## [What you should do]
Copy out the lines of the items word for word, starting at the line containing "this 1280×900 image." and ending at the line containing "broken window [344, 496, 540, 624]", both included.

[Entries from a dataset]
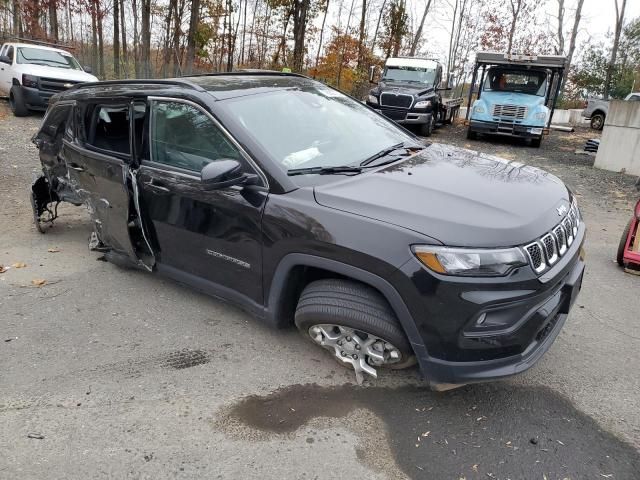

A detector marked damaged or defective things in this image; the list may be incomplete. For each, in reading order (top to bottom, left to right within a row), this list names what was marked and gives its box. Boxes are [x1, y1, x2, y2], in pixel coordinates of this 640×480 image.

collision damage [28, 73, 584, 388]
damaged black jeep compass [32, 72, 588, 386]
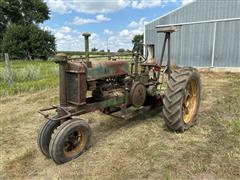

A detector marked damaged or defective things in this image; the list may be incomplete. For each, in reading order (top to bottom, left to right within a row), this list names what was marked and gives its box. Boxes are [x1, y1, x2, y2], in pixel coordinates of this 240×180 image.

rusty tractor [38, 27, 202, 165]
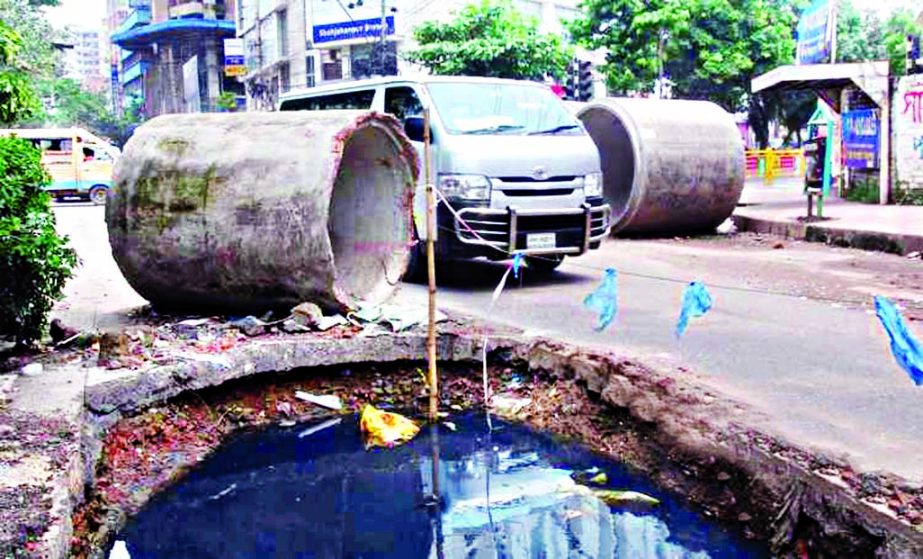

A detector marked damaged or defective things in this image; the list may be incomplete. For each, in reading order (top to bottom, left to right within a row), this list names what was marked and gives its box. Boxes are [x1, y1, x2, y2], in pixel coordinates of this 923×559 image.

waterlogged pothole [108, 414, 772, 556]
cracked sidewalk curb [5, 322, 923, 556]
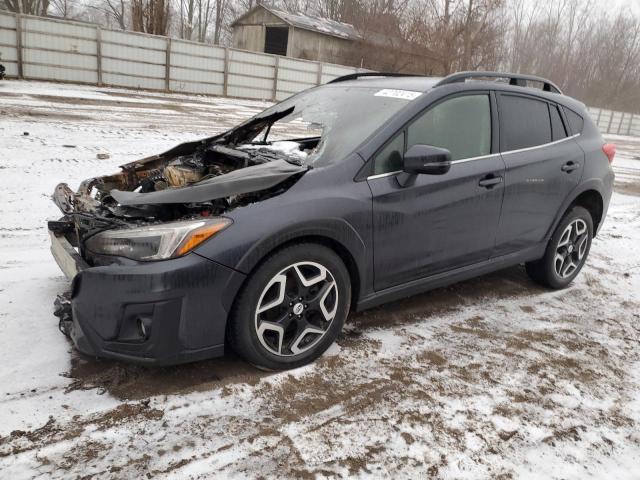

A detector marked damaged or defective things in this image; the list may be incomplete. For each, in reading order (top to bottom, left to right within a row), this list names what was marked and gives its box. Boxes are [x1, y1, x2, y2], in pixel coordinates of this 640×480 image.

* * *

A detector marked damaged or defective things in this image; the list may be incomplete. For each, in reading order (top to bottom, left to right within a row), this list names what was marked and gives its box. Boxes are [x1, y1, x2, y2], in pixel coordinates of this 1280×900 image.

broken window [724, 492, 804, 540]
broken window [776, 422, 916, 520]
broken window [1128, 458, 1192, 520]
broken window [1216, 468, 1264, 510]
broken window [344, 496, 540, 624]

...

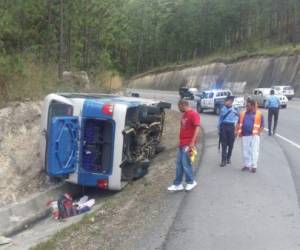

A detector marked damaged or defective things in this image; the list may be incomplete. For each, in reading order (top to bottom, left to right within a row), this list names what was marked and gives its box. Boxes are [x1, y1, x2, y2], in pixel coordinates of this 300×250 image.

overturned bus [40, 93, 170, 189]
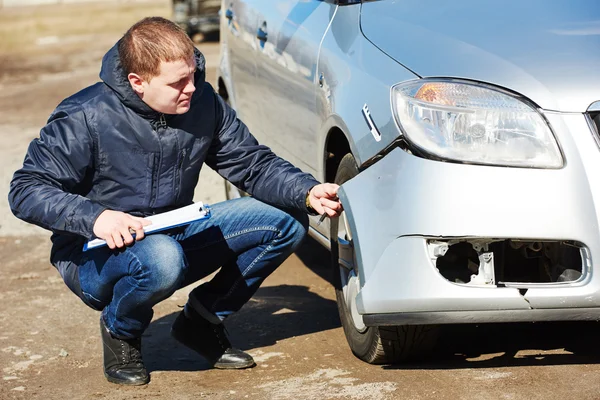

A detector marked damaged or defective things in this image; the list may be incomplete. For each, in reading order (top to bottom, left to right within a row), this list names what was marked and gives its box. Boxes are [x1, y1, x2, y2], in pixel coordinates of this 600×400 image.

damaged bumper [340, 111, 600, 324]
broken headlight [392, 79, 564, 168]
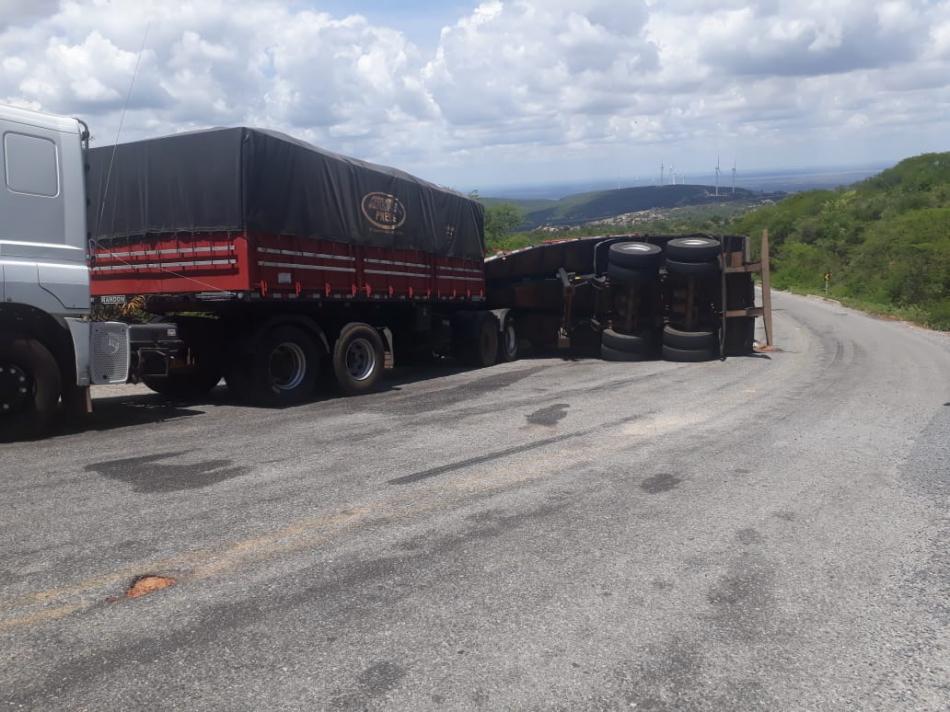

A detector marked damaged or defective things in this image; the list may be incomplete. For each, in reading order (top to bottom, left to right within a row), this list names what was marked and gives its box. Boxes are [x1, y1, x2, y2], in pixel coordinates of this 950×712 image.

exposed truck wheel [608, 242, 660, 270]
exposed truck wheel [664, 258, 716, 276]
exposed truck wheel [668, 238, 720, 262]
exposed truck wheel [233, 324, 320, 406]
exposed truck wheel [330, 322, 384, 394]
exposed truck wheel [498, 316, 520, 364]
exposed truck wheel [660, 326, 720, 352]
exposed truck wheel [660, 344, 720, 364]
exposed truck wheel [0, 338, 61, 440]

## [Completed exercise]
A detector marked damaged or defective things in this image; the list may be incomplete. For each, in reading order (top to bottom, left to right within a row), this list names what was marked and gives its box. Boxes are [x1, y1, x2, y2], in pixel coordinates of this 1280×900 image.

broken window [724, 492, 804, 540]
broken window [776, 422, 916, 520]
broken window [1128, 458, 1192, 520]
broken window [1216, 468, 1264, 510]
broken window [344, 496, 540, 624]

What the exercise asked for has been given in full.